* [SET TASK]: Report every line of the records that contains the string "instances", copying each one in full.

##### DATA #####

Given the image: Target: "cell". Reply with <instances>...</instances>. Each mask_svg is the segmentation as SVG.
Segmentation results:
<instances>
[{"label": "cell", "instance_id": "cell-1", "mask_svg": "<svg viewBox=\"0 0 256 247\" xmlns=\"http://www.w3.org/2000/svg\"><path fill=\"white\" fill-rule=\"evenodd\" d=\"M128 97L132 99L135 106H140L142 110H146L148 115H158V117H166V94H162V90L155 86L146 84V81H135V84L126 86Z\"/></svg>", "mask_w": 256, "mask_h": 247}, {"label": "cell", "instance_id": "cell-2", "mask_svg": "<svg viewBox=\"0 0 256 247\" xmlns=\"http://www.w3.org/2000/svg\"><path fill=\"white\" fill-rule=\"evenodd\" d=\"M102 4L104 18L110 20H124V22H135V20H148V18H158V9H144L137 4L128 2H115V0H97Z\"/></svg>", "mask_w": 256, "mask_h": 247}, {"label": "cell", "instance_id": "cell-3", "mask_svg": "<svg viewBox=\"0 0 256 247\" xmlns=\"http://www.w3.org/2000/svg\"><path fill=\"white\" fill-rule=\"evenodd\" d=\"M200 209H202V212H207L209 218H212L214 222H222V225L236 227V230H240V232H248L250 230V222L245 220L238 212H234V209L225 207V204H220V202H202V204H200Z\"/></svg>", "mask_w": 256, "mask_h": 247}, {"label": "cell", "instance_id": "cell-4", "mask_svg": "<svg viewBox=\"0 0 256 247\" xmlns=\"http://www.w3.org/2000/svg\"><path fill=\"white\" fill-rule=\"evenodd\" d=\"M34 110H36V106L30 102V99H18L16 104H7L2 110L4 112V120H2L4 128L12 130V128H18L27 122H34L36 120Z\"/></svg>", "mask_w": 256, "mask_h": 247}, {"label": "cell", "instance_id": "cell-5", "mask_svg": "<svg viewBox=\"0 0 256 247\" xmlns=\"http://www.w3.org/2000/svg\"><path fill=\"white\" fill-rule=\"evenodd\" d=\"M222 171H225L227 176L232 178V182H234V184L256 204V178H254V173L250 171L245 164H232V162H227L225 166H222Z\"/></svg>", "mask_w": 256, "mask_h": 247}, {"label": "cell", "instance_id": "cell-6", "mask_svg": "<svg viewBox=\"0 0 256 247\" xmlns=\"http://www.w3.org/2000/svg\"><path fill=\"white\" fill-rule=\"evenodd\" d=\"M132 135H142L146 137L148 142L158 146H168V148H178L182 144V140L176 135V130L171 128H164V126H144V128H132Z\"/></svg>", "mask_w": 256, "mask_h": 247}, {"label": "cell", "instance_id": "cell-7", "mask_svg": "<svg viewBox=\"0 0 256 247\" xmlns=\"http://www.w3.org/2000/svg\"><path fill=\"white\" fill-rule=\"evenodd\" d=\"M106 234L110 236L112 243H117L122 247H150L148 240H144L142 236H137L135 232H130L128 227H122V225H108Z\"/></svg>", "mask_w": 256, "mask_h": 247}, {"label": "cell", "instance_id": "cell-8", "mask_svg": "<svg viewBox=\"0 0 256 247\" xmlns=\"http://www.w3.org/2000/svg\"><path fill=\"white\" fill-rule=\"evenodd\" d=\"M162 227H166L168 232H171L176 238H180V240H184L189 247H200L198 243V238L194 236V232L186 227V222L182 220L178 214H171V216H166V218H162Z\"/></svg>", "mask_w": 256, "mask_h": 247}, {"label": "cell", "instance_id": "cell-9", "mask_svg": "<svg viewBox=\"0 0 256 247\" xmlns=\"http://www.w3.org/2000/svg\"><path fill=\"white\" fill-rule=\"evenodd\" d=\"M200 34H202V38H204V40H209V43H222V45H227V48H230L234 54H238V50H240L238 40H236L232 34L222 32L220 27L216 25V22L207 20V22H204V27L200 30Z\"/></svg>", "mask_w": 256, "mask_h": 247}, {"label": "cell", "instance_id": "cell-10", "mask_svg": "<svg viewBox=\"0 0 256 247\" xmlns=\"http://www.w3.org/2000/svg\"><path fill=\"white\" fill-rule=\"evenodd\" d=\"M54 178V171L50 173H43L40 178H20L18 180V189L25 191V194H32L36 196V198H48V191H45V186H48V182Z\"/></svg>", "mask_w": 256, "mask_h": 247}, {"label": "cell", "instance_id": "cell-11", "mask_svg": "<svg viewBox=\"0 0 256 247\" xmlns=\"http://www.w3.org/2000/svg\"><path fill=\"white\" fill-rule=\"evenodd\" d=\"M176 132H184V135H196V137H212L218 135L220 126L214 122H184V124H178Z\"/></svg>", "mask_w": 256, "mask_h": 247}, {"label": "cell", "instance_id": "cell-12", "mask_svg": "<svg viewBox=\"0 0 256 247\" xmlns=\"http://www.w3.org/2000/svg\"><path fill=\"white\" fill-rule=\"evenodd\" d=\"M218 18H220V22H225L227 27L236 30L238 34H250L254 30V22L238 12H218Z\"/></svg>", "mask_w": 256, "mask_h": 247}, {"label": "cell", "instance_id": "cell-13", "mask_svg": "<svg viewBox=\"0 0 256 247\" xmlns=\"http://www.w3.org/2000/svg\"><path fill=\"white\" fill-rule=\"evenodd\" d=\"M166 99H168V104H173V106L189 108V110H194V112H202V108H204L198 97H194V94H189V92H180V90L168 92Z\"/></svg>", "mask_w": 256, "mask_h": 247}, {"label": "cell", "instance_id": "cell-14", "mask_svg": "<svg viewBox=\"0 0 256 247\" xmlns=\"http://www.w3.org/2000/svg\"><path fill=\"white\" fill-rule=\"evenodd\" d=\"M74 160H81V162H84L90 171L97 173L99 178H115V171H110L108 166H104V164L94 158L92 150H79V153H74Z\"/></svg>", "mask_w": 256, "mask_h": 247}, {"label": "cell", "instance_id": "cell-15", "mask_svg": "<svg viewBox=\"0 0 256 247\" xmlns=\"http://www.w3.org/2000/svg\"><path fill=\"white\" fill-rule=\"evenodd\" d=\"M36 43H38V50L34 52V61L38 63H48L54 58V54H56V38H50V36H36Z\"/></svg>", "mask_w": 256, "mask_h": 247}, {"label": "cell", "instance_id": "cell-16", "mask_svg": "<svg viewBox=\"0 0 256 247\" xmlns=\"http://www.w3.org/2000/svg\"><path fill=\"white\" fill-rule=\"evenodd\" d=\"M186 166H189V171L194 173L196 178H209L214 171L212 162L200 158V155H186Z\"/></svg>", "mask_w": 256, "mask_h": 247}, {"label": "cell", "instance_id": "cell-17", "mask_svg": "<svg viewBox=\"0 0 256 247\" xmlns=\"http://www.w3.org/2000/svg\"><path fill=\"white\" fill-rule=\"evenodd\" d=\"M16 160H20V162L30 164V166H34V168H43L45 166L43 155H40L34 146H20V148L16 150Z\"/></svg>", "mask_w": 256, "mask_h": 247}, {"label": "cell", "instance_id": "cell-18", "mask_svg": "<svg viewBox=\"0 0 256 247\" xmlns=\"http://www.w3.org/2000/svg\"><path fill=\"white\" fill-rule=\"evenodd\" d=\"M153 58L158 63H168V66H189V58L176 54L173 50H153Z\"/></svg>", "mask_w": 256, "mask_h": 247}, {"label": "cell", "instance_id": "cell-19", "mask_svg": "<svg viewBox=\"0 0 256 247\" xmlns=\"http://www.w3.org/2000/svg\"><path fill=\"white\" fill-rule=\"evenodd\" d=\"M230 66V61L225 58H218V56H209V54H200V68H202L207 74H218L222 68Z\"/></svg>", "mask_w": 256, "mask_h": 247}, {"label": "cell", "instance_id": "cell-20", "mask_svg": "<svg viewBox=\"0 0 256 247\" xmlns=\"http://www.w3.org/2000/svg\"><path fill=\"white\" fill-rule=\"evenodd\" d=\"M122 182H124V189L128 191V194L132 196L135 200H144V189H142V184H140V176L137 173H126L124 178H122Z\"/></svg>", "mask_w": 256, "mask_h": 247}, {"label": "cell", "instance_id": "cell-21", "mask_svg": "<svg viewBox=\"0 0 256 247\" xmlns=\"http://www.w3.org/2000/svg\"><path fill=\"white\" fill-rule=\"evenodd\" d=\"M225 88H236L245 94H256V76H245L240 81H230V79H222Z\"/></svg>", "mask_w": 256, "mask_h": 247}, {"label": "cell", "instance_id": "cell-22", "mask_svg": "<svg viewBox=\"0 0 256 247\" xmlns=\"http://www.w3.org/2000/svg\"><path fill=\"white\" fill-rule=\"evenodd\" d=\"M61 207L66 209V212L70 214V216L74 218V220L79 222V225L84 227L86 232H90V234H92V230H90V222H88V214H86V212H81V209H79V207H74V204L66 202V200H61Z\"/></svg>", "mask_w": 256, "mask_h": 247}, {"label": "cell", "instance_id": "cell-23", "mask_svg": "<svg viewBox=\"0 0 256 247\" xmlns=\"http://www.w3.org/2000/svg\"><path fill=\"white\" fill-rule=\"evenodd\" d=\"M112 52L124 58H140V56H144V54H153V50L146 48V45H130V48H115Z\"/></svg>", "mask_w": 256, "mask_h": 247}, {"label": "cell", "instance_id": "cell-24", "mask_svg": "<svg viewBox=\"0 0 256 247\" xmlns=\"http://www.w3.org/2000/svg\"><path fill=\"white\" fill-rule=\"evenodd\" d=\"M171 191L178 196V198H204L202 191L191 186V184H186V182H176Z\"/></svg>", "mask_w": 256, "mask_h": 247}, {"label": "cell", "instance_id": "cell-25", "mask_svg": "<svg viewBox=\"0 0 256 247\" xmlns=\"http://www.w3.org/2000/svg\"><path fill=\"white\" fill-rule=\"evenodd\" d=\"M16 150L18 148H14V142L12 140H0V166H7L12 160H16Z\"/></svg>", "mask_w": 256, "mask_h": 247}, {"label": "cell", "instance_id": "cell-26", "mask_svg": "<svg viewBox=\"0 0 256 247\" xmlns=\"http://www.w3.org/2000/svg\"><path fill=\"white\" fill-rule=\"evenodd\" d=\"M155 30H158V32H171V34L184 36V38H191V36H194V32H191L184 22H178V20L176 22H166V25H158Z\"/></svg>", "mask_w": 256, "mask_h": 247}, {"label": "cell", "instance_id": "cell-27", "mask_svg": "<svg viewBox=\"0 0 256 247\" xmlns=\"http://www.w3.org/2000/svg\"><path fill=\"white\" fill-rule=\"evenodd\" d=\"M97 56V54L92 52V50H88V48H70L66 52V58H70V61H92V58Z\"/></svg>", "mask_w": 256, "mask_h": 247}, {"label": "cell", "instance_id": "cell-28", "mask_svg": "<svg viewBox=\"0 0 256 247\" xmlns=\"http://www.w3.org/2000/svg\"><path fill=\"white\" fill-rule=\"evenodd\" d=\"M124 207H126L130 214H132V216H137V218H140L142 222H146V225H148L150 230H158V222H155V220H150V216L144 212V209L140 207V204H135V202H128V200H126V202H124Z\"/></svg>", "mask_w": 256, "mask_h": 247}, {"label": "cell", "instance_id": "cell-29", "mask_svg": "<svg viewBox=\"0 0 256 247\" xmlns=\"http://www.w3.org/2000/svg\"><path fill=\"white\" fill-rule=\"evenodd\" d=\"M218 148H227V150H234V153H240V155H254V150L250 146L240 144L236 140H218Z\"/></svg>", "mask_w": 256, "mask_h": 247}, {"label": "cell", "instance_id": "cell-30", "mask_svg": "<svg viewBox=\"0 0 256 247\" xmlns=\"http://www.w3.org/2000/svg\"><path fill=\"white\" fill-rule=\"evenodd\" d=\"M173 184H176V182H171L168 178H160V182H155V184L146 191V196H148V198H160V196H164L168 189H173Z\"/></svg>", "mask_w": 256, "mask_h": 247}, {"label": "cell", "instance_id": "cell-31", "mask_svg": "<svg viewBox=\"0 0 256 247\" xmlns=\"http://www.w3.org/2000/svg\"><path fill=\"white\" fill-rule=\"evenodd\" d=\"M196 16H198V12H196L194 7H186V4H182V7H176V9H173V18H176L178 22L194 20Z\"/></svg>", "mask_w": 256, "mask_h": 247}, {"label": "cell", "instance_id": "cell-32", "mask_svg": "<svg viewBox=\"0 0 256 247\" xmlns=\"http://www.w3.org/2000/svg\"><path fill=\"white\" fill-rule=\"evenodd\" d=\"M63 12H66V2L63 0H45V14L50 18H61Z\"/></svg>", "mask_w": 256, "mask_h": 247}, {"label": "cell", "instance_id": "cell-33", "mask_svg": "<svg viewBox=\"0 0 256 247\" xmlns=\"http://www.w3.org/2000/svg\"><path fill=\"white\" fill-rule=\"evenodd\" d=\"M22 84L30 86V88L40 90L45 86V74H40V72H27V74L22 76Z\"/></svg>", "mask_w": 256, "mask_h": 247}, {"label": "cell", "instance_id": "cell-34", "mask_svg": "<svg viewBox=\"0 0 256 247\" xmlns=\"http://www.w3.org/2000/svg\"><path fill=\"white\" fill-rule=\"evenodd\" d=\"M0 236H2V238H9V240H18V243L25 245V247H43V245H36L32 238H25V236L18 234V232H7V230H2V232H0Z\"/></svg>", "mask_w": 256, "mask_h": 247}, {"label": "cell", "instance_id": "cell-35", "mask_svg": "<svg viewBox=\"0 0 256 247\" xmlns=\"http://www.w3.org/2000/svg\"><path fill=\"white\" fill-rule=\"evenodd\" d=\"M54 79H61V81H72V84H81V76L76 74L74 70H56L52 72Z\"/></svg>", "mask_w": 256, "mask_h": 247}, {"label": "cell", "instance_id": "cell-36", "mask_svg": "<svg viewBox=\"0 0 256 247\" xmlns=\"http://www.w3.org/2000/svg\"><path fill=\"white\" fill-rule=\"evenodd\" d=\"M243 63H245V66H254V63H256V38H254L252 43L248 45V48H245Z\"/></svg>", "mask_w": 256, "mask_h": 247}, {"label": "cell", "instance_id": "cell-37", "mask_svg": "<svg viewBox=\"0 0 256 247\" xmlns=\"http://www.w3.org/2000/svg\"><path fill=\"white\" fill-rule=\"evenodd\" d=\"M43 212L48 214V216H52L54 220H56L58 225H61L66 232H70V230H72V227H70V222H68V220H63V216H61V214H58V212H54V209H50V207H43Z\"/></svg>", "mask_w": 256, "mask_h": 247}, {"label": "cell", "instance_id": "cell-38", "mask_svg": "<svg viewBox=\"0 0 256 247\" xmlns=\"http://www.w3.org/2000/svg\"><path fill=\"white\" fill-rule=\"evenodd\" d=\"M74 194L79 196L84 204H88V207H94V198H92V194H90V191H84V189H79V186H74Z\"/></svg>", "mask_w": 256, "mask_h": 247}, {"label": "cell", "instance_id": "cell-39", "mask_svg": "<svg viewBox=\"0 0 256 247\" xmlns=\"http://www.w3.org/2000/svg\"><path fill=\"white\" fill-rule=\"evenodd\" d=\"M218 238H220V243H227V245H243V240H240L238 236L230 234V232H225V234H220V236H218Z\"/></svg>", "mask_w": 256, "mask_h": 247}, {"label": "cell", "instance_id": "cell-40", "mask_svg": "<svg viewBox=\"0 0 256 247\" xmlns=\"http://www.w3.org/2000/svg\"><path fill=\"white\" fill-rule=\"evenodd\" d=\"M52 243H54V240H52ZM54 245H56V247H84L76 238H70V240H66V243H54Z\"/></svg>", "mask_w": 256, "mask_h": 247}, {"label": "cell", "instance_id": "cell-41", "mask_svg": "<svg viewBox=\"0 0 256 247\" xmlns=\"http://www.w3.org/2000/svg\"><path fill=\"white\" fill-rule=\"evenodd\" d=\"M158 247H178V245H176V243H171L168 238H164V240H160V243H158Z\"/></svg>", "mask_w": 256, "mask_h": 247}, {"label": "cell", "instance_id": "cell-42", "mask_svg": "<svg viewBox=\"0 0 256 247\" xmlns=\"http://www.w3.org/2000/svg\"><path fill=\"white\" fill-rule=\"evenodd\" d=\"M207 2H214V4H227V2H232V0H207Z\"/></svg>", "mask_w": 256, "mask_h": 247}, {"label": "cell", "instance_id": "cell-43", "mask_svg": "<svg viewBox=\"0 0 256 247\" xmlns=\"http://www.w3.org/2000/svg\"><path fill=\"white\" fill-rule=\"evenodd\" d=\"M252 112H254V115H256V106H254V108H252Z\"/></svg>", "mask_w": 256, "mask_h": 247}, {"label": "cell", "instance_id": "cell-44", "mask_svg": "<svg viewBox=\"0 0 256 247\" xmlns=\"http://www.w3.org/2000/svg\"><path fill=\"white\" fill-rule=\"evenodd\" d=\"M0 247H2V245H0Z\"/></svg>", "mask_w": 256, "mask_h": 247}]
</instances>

#####

* [RESPONSE TO THIS EXERCISE]:
Given the image: Target: "cell". Reply with <instances>...</instances>. Each mask_svg is the segmentation as SVG.
<instances>
</instances>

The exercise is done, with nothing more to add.